You may feel like you have no control over the decisions that will be coming your way, but to be honest, the thing that you do have control over is what you make of the situation. Choosing a college to attend is often a see-saw process full of research, asking a million questions, family talks and input from people you trust – but ultimately, it is you who will make the decision and who will attend that school for four years. What you make of your college experience is entirely in your hands, whether it is your dream school or a school that didn’t expect would even be on your list. There are some people at Hopkins that I know would not choose to come here again, and there are, more, people that would choose to come back in an instant – the difference often lies in their approach to experiences. Attitude is often key.
One of my favorite stories is that of a 92 year old man, who was legally blind, having to move into a nursing home after his wife of 70 years passed away. As the nurse takes him into his new room and begins to describe the surroundings, the man says “I love it” with enthusiasm. The nurse says “Mr. Jones, you haven’t seen the room; just wait.” To which the man responds with wisdom that comes with having lived a full life, “That doesn’t have anything to do with it. Happiness is something you decide on ahead of time. Whether I like my room or not doesn’t depend on how the furniture is arranged, it is how I arrange my mind. i already decided to love it. It’s a decision I make every morning when I wake up. I have a choice; I can spend the day in bed recounting the difficult I have with the parts of my body that no longer work, or get out of bed and be thankful for the ones that do.”

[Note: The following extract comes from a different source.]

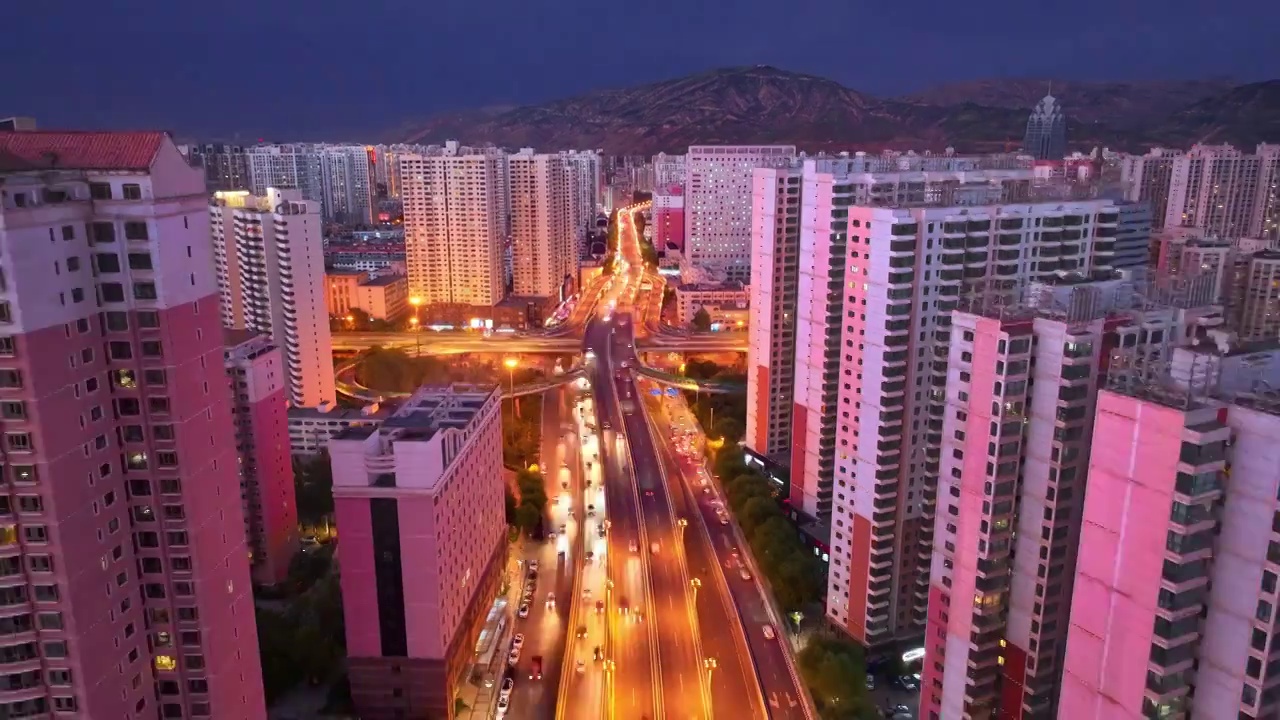 青海西宁住宅楼高架夜景航拍延时视频下载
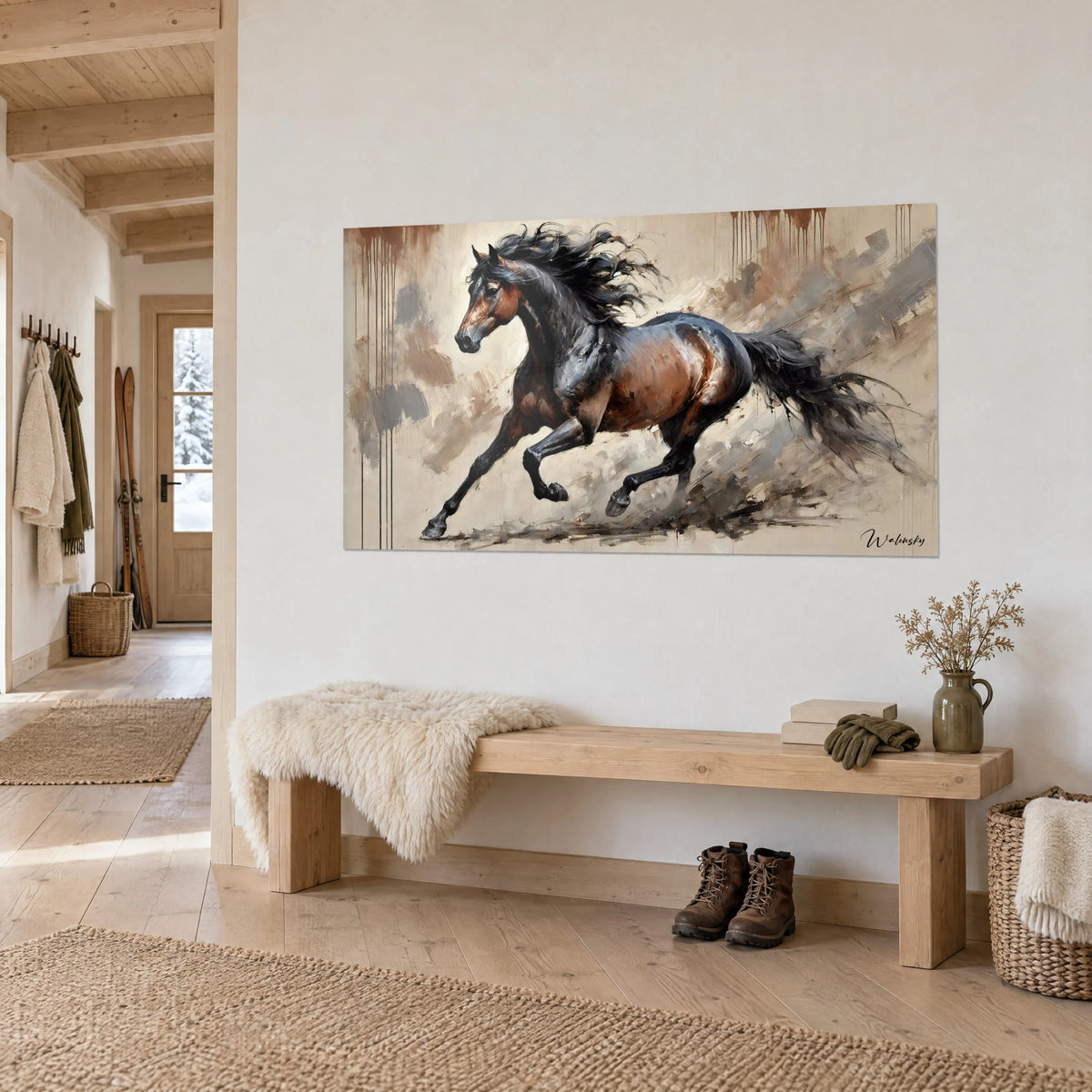 Quadro cavallo scuro lanciato a tutta velocità, manto bruno e fondo grigio antracite, colature brune in alto, vista a tre quarti nello chalet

The idea that you can decide for yourself to set a mindset of happiness and having a good experience is powerful especially in choosing a college because no matter how much research you do or how many current students you speak to, you will not really know what it is like going to a school until you attend. And so, the best we can do is make the best choice possibly based on the resources that are abundantly provided to you, especially from Hopkins. College acceptance may mark an extremely happy and anxious period in your life, but do keep it in perspective, because as Pericles said, time is the wisest counsellor of all.
Because this post made me reflect on my decision days, these pictures of my hometown seemed appropriate.
All the best, and good luck to all applicants on your college decisions!